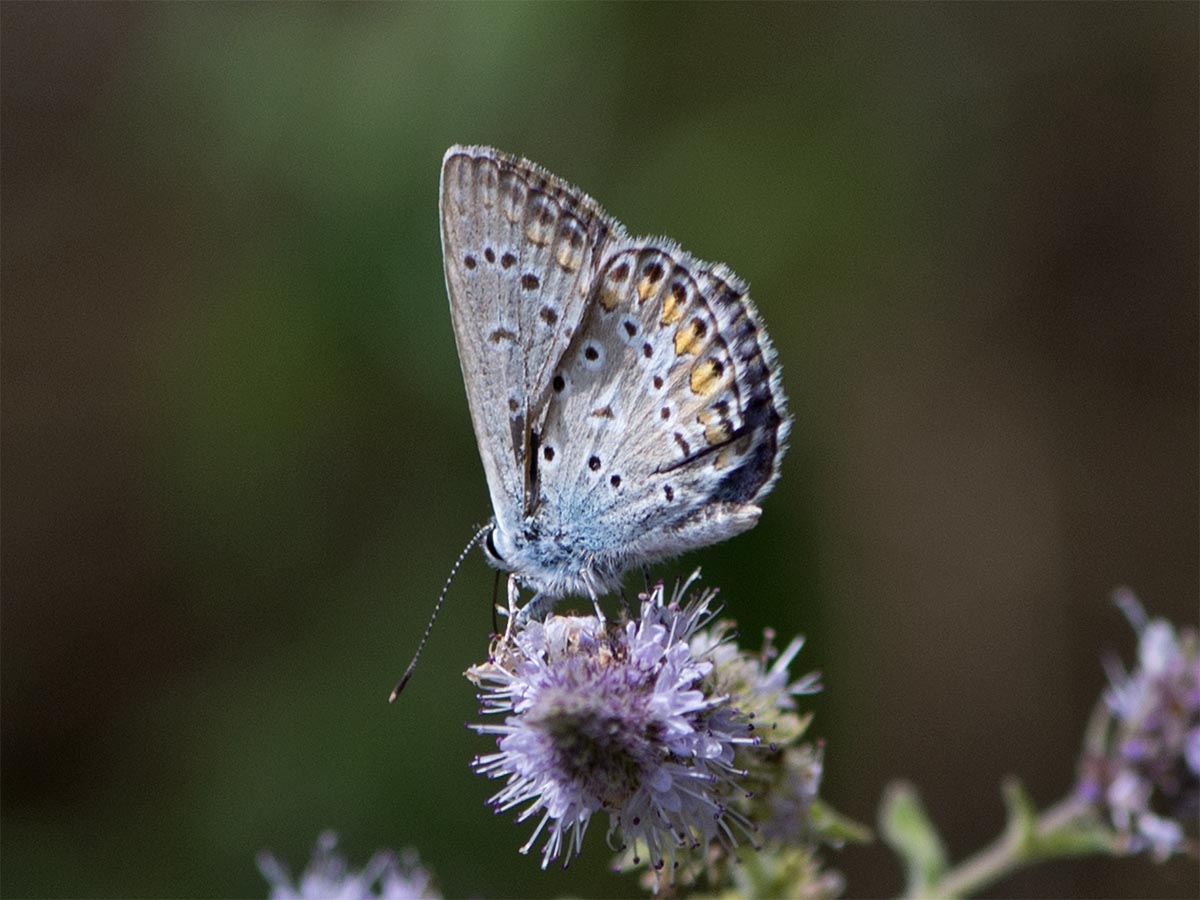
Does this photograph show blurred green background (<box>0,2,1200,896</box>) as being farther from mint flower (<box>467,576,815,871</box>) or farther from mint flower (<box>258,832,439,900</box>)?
mint flower (<box>467,576,815,871</box>)

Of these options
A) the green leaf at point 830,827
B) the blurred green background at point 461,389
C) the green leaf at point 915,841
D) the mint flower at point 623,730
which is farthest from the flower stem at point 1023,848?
the blurred green background at point 461,389

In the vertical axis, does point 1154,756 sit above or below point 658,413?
below

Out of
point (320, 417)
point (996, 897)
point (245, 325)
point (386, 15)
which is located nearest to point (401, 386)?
point (320, 417)

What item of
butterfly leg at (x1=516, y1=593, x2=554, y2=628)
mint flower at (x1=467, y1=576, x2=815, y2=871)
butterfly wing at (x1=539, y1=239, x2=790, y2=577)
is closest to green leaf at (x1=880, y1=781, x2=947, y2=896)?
mint flower at (x1=467, y1=576, x2=815, y2=871)

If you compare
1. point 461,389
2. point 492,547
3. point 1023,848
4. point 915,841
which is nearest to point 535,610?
point 492,547

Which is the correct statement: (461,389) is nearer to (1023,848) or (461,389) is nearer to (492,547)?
(492,547)

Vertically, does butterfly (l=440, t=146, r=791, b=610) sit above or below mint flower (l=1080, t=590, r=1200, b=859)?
above

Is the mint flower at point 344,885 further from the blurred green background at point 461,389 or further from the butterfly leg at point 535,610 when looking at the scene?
------------------------------------------------------------------------
> **Exercise instructions**: Copy out, word for word, the lines running from the one containing "What item of" through the final line of the records above, both included.

> **The answer**:
What item of
butterfly leg at (x1=516, y1=593, x2=554, y2=628)
mint flower at (x1=467, y1=576, x2=815, y2=871)
butterfly wing at (x1=539, y1=239, x2=790, y2=577)
is closest to green leaf at (x1=880, y1=781, x2=947, y2=896)?
mint flower at (x1=467, y1=576, x2=815, y2=871)

If you compare
1. point 461,389
2. point 492,547
3. point 1023,848
4. point 915,841
which is nearest to point 535,610?
point 492,547

Which is the correct statement: (461,389) is nearer to (1023,848) or (461,389) is nearer to (492,547)?
(492,547)

Vertically, does butterfly (l=440, t=146, r=791, b=610) sit above or below mint flower (l=1080, t=590, r=1200, b=859)?
above

Is the mint flower at point 344,885 further from the blurred green background at point 461,389 or further from the butterfly leg at point 535,610 when looking at the scene?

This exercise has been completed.